Ever since 1776, when Adam Smith wrote about the division of labor in a pin factory that raised output by 1000%, business has understood that specialization can drive local productivity. Now, in the digitally networked economy, micro specializations can be interconnected for unprecedented multiples of global productive capacity. The individual nodes in this network, entrepreneurial businesses, seek more and more highly focused specializations to maintain and reinforce their differentiation, their pricing power, and their brand uniqueness.
What kind of businesses can sustain such productive specialization? Small businesses.
Knowledge availability.
Peter Drucker famously stated that business is knowledge applied to knowledge by knowledge workers. In the digital world, knowledge is freely available and shared at speed, and as new knowledge is created by A.I. or machine learning or experimentation, it is instantly distributed. Entrepreneurs who need knowledge can find it, or can locate someone with the requisite knowledge who knows how to apply it and how to combine it with others’ knowledge in some new combination that represents an innovation.

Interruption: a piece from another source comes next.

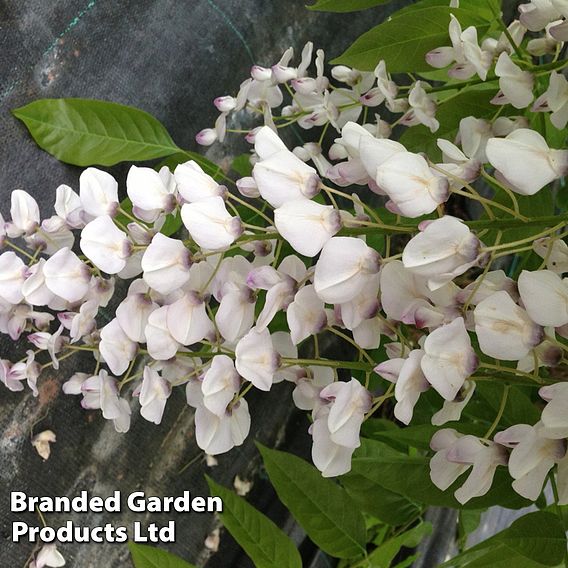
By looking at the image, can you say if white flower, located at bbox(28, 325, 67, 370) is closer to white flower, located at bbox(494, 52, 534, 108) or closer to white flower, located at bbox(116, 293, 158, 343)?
white flower, located at bbox(116, 293, 158, 343)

Knowledge becomes a universal resource and less easy for big corporations to claim for their own.
Technologies
Technologies are evolving at speed. Small business entrepreneurs don’t need to invent technology or even originate new uses; they just need to keep up with the evolution. The cloud, IoT, data science and advanced analytics, and robotics are just a few examples of a broad array of evolving technologies. Participation in the technology ecosystem keeps entrepreneurs on a leading edge of innovation without needing to be inventors. Entrepreneurial firms can move quickly and compete effectively by treating technology as a flow that carries them along rather than an investment that locks them in.
This, then, is the future for small business: get smaller, all the way to micro. Integrate with evolving tech ecosystems for momentum. Network with other specialists to form powerful business systems. Get infrastructure capital from the cloud and the internet, and financial capital from the fintech universe. The future structure of business is small and networked, not big and dominant.